Brisbane Lions great Jason Akermanis has opened up on his side's failed attempt to win a fourth-straight premiership in 2004, blaming former AFL chief executive Andrew Demetriou for the loss.
The Lions were defeated by Port Adelaide by 40 points in the final match of the season, with legendary coach Leigh Matthews looking to become the second coach ever alongside Jock McHale to claim a quartet of flags across as many campaigns.
Following their dominance throughout the 2001, 2002 and 2003 seasons, the Lions had one hand on a fourth flag as they faced the Power at the MCG on September 25, 2004.
Despite a strong start in the Grand Final, the Lions were overran by the South Australians, who claimed their maiden AFL premiership.
The loss was heartbreaking for the Lions and their faithful in their chase for prolonged glory.
Speaking on The Jim Session Podcast, Akermanis brought light onto the weeks building up to the Grand Final, slamming the AFL's agreement to play at least one finals match at the MCG every round of the post-season.
Despite the win, the scheduled time slot of Saturday night and the mandatory interstate travel infuriated the Lions, and coach Matthews.
"Andrew Demetriou and the AFL's agreement with the MCC was to have one final per week at the MCG," Akermanis said.
"Which is a dumb rule... and they've since changed it.
"You had to feel for (interstate) teams who had to go and play home games at the MCG.
"Andrew Demetriou, he enforced that rule which Leigh was ropeable and I mean ropeable, he still talks about it today.
"(Matthews) rang Andrew and told him in uncertain terms that 'it's the greatest piece of sh*t you've ever seen and it's a dumb rule'."
Akermanis remains confident that his side would have been able to hand Geelong a comfortable loss should the match have been played at the Gabba.
"Had it of been at home, no doubt we would of flogged them," Akermanis added.
"They wouldn't have got within 50 points."
The 2001 Brownlow medallist was also critical of having less of a break and more travel in comparison to the Power, who would go on to defeat the Lions the next week in the showcase match.
"The AFL had the St Kilda and Port Adelaide game on the Friday night, which (Port) won," he said.
"They made us play a whole 24 hours later at the MCG away.
"Back-to-back travels were also hard for us, we were susceptible to losses because of the travel.
"By the time we get home, it's Sunday afternoon.

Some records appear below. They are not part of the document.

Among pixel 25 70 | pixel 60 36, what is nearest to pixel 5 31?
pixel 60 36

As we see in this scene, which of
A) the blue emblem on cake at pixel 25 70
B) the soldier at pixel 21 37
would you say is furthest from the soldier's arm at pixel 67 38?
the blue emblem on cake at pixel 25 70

Port Adelaide have got two full days of break.
"So we were in front at half-time and they overran us, they just had so much energy."

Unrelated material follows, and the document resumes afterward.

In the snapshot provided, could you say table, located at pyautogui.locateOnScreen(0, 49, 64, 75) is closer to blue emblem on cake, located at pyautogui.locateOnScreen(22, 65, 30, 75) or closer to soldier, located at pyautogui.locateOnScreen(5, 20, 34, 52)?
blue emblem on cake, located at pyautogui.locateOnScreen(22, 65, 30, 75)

Akermanis stated the Lions' loss came down to Demetriou's decision to have them play in Victoria just seven days out from the Grand Final 17 years ago.
"It's all because of the AFL and Andrew Demetriou and their sh*t rules and sh*t decisions," Akermanis said.
"Because of Andrew and his sh*t-head decisions and his horrible leadership, he made us play 24 hours later, away and made us travel back.
"Andrew Demetriou did some great things for the AFL, and did some absolutely horrible things.
"He's not the easiest to guy to get along with, and in that era he won the battle and we lost the war."
The AFL's agreement with the MCG was removed early the next year, as the stadium underwent construction on it's northern stand ahead of the 2006 Melbourne Commonwealth Games.
The Lions failed to return to the September action in 2005, managing just 10 wins to finish 11th on the ladder.
Akermanis departed Brisbane at the conclusion of the 2006 season after 248 games with the Lions and Bears, venturing to Whitten Oval to join the Bulldogs.
The mercurial forward called-time on his AFL career in 2010 with a CV that included one Brownlow Medal, three premierships, four All-Australian selections and two Best and Fairests.